[Spatial question records]
++++++++

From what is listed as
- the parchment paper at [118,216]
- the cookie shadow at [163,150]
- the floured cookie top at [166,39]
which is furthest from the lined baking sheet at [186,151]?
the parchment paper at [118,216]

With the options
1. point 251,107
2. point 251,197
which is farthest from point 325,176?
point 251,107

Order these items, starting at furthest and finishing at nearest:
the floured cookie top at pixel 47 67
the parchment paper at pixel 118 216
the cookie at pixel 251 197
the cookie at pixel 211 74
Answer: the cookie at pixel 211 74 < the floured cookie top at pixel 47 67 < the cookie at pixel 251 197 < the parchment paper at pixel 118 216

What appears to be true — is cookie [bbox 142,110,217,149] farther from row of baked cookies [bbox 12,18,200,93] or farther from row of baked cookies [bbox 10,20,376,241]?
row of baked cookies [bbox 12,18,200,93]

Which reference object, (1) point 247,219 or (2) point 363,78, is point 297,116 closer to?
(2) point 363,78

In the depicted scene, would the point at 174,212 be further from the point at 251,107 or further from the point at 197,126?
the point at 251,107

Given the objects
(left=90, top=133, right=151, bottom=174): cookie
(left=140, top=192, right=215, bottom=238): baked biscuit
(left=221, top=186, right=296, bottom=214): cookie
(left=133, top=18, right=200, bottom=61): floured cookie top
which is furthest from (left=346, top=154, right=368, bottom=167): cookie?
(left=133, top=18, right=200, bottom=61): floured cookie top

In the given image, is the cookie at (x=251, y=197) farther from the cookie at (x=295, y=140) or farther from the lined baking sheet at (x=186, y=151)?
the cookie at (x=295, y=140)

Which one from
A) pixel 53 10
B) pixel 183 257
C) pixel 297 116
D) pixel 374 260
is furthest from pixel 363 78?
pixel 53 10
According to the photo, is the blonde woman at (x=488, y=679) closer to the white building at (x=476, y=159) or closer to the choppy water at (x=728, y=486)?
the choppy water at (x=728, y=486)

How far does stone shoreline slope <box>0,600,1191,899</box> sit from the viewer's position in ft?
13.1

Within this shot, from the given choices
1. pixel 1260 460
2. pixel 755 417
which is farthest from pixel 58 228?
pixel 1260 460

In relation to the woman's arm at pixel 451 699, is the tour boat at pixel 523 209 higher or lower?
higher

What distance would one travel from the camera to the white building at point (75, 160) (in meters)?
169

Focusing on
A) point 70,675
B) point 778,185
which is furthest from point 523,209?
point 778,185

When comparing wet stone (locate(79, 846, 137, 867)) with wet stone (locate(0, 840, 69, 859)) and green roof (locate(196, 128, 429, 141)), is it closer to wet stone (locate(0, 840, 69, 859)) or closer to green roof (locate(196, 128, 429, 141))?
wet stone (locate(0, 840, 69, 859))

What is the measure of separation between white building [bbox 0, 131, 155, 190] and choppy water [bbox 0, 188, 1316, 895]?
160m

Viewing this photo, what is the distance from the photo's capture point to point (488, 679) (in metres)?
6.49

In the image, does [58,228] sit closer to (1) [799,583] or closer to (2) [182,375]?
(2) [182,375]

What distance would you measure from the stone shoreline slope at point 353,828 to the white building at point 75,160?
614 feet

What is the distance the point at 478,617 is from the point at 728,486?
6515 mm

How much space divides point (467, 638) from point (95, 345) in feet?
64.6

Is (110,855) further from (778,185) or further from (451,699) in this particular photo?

++++++++

▶ **Instructions to follow**:
Repeat the data precisely, line by line.

▶ **Answer for the task**:
From what is listed as
- the parchment paper at [118,216]
- the cookie shadow at [163,150]
- the floured cookie top at [166,39]
which is furthest from the lined baking sheet at [186,151]?
the parchment paper at [118,216]

With the options
1. point 251,107
2. point 251,197
which is farthest from point 325,176?
point 251,107

Order these items, starting at furthest and finishing at nearest:
the floured cookie top at pixel 47 67
the parchment paper at pixel 118 216
the cookie at pixel 251 197
the cookie at pixel 211 74
Answer: the cookie at pixel 211 74 < the floured cookie top at pixel 47 67 < the cookie at pixel 251 197 < the parchment paper at pixel 118 216

What appears to be true — is cookie [bbox 142,110,217,149] farther from row of baked cookies [bbox 12,18,200,93] or farther from row of baked cookies [bbox 10,20,376,241]?
row of baked cookies [bbox 12,18,200,93]

Which reference object, (1) point 247,219 or (2) point 363,78, is point 297,116 closer to?
(2) point 363,78

In the depicted scene, would the point at 174,212 be further from the point at 251,107 or further from the point at 197,126?
the point at 251,107

Given the objects
(left=90, top=133, right=151, bottom=174): cookie
(left=140, top=192, right=215, bottom=238): baked biscuit
(left=221, top=186, right=296, bottom=214): cookie
(left=133, top=18, right=200, bottom=61): floured cookie top
which is furthest from (left=346, top=154, right=368, bottom=167): cookie?
(left=133, top=18, right=200, bottom=61): floured cookie top

In the given image, is the cookie at (x=251, y=197) farther from the cookie at (x=295, y=140) or farther from the lined baking sheet at (x=186, y=151)?
the cookie at (x=295, y=140)

Which one from
A) pixel 53 10
B) pixel 183 257
C) pixel 297 116
D) pixel 374 260
is furthest from pixel 363 78?
pixel 53 10
According to the photo, is the blonde woman at (x=488, y=679) closer to the white building at (x=476, y=159) or closer to the choppy water at (x=728, y=486)?
the choppy water at (x=728, y=486)

How far does stone shoreline slope <box>0,600,1191,899</box> sit from the viewer's position in ft?
13.1

Within this shot, from the given choices
1. pixel 1260 460
2. pixel 755 417
which is farthest from pixel 58 228?
pixel 1260 460

In relation to the woman's arm at pixel 451 699, is the tour boat at pixel 523 209 higher or lower?
higher

What distance would one travel from the camera to the white building at point (75, 160) (in meters)?
169

Focusing on
A) point 70,675
B) point 778,185
which is furthest from point 523,209?
point 778,185

When comparing wet stone (locate(79, 846, 137, 867)) with wet stone (locate(0, 840, 69, 859)) and green roof (locate(196, 128, 429, 141)), is it closer to wet stone (locate(0, 840, 69, 859)) or closer to green roof (locate(196, 128, 429, 141))?
wet stone (locate(0, 840, 69, 859))

What is the measure of separation between white building [bbox 0, 131, 155, 190] and choppy water [bbox 0, 188, 1316, 895]?
160m

Viewing this photo, what is the distance from the photo's capture point to point (488, 679) (in metres)?
6.49

In the image, does [58,228] sit closer to (1) [799,583] or closer to (2) [182,375]?
(2) [182,375]

What distance would you measure from the stone shoreline slope at point 353,828 to the white building at point 75,160?
614 feet

What is the distance the point at 478,617 is from the point at 728,486?
6515 mm

How much space divides point (467, 638) from point (95, 345) in feet?
64.6

Is (110,855) further from (778,185) or further from (451,699) in this particular photo?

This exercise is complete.